Theater Department Cancels Fall Play After Being Unable To Find A Diverse And Representative Cast
By Grace Kitayama and Violet Maguire
On Sep. 28, the Theatre and Dance Department Chair Josh Machamer sent an email out to the department informing them that they were cancelling the fall production of “Haroun and the Sea of Stories” after the cast and crew had already begun rehearsing for the play. The cancellation was due to the fact that the department could not find enough diverse representation to accurately portray for the cast.
The play, originally written by Salman Rushdie, is a collection of stories that is loosely based in India. After being unable to find enough students of color to be cast in the show, Machamer, in consultation with the Theater and Dance department, made the decision to cancel the play.
“While there is no doubt that it is a beautiful story, full of imagination, energy, and thematic resonance, it is also a story imbued with a foundation of characters and cultural framework that our department can’t currently represent,” Machamer said in the email. “It would be disingenuous and inauthentic of us to move forward knowing full well that we are unable to truthfully and consciously represent the voices of those characters on stage.”
Plays for the fall production are chosen by the faculty prior to fall quarter. Machamer was not a part of the process to choose this play initially. He took an interim position as administrator for the department in January and did not start his position until the start of fall quarter.
“If you don’t have the people that are able to represent that cultural specificity that you’ve tied to the place, that you’ve tied the story to, then you can’t do it,” Machamer told Mustang News. “There’s clear cultural representation that’s a part of that. Not for a lack of trying, in the end the original cast was not able to represent that.”
Some students decided to drop the play, and the coinciding class, due to its cancelation.
All students who are involved in the play must enroll in Acting I (TH 220), which takes up about 20 hours a week for rehearsals.
Communications studies senior Jessica Meza — one of three students of color in what was a 12-person cast — dropped the class and said that she was infuriated when she heard of the cancelation.
“I [was] crying because I’m mad. We put a week of work into this and other faculty did as well beforehand,” Meza said. “So why couldn’t it have been stopped in the beginning when they saw that the cast wasn’t going to meet its expectation?”
Meza said she felt like she was not set up to succeed within the department and when speaking about how she felt with the other cast members of the play.
“We were listened to, we were given that space to talk, we were given that space to hear each other out,” Meza said. “But even that was infuriating in itself because there was a lot of the white cast talking more than the POC.”
Meza said she was upset about the cancellation because the decision to cancel was made after the cast had started rehearsals and only one day before the add/drop period for students.

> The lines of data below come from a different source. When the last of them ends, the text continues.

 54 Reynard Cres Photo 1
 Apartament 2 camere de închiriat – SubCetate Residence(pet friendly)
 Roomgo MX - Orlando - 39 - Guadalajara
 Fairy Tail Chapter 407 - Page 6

“That is an urgent situation for many students and specifically for people of color, who rely on financial aid,” Meza said. “That was just not a good situation for me to be in at all, because it’s money out of my pocket. It’s money that I need to work hard for, that’s not given to me and or inherited to me if I was like, you know, coming in with everything possible for me. So, this was a money issue for me and this was definitely a timing thing for me.”
Senior computer science major Casey Koiwai said he was looking forward to being in the play since this would have been his last opportunity to be in a production. He said he was disappointed with the department’s decision to cancel.

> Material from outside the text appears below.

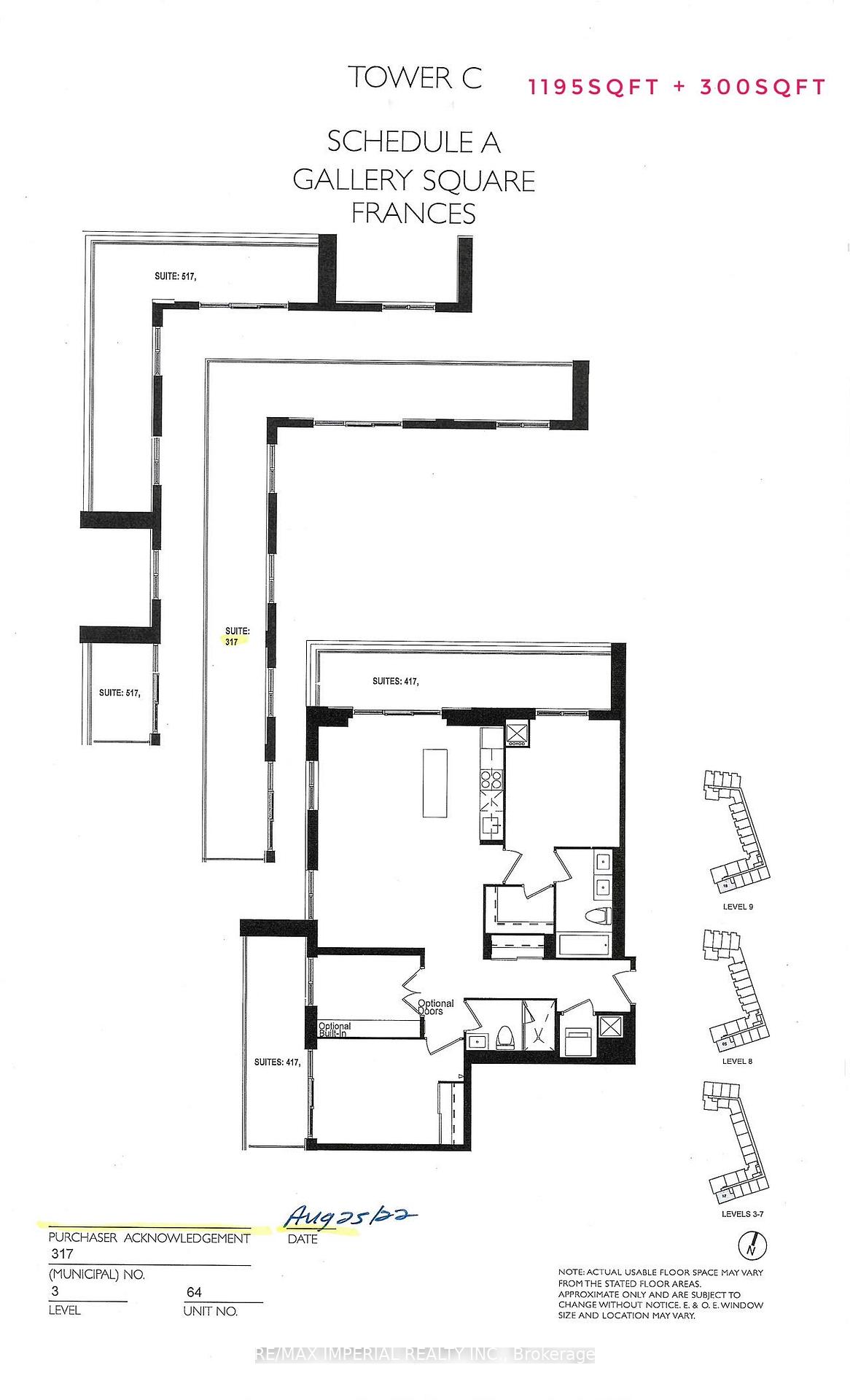 Listing image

“As one of the few POC who got casted — and potentially less who auditioned — I am unhinged at the department’s handling of the situation,” Koiwai wrote in an email to Mustang News. “I am disappointed in the lack of diverse education, and I am devastated for those who could not get in.”

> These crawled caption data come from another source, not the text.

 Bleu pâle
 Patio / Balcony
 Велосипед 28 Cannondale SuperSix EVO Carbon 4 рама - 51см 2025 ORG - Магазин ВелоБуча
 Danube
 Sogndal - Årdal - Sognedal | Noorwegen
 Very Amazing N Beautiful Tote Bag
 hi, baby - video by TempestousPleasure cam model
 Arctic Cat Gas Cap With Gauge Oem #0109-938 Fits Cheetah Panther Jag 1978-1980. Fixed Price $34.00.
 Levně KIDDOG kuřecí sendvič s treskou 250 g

Koiwai referenced other schools and programs that put on this play. He said some requested approval from the writer Salman Rushdie and invited him to see the show himself to “see what his work has inspired,” Koiwai said.
Koiwai, who helped pitch the play idea, saw potential in Cal Poly’s rendition. Now, Koiwai said he’s “heartbroken and just torn up” that this play was taken away.
“We had cast members who were looking forward to it — you had cast members who were diverse enough,” Koiwai said.
Though “Haroun” is cancelled, some of the cast is still on board to create something new that will aim to have a similar essence to “Haroun.”
“I’m not sure exactly how much I can reveal at this point, but as far as I understand, we are taking elements of stories, and trying to restructure them for our own production and at the same time trying to be conscientious of everything we’re saying and what we’re doing as we go along,” theater arts junior Taylor Wendell Lozano said.
Lozano has a history of working in and running community theaters, but this experience is new to him considering that now the department has less time to produce a new showcase.
“I’ve never devised with this kind of pressure,” Lozano said.
According to the Theater and Dance Department’s website, a new production is still set for Nov. 4-7 and Nov. 11-13.